Popular VPN service fights back against DDoS ransom demand - expert comment
April 2016 by Alex Cruz Farmer, VP of cloud at NSFOCUS IB
Earlier this week, the VPN service Cloak received an unsettling email which stated that, if they didn’t pay 10 bitcoin ($4,400) in the next week, the service would be hit by a DDoS attack large enough to bring down the entire service. The fallout from that downtime would easily cost more than $4,400, so the criminals offered an early pay-off as an easy way to avoid all that damage.
But today — a full five days before the ransom demand came due — the company struck back, going public with the demand and promising to withstand any attack criminals attempted. "We apologize for any disruption as a result of these attacks; please know that we will do everything in our power to thwart them," the company wrote in a blog post today. "But let us reiterate: no matter what happens, we simply will not pay these garden-variety thugs."

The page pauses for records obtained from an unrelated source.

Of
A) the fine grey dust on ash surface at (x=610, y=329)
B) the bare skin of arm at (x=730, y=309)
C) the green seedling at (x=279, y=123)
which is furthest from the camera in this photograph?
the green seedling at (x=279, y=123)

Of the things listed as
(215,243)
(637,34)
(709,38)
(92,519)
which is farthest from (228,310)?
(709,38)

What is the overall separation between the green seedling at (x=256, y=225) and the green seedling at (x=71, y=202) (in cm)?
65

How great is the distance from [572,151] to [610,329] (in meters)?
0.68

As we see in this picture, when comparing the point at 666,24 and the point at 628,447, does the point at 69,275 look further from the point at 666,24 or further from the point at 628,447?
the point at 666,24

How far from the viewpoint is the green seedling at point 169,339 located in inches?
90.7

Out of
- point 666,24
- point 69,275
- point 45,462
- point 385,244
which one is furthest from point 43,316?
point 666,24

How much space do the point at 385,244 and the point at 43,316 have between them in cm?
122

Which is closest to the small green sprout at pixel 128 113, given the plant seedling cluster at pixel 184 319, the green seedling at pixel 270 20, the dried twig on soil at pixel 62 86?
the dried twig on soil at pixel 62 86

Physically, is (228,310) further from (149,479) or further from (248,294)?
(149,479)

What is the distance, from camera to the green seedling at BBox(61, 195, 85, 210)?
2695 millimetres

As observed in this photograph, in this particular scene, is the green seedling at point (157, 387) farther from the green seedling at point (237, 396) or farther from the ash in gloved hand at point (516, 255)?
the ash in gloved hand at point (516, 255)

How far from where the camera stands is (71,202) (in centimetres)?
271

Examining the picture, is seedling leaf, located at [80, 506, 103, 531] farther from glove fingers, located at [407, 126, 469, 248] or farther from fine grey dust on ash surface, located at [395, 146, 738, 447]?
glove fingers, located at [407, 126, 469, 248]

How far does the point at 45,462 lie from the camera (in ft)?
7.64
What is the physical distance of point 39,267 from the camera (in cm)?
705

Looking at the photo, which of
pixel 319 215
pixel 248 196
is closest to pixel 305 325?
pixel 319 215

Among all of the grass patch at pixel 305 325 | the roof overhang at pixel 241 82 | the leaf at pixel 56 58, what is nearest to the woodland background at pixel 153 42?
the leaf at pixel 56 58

Commenting on this, Alex Cruz Farmer, VP of cloud at NSFOCUS IB, said: “Ransoms are becoming a recurring method for cyber terrorists to extort money from hard working, small and even some larger businesses around the world. That said, with cost effective solutions to DDoS mitigation now available on the market, their ransom demands are becoming less and less valuable, albeit more frequent. I had a conversation recently, and I asked the following question - from their prospective, how quickly could they build up a botnet capable of delivering a 10-20Gb/sec payload? They gave me an answer of a week, and their only cost? Time.”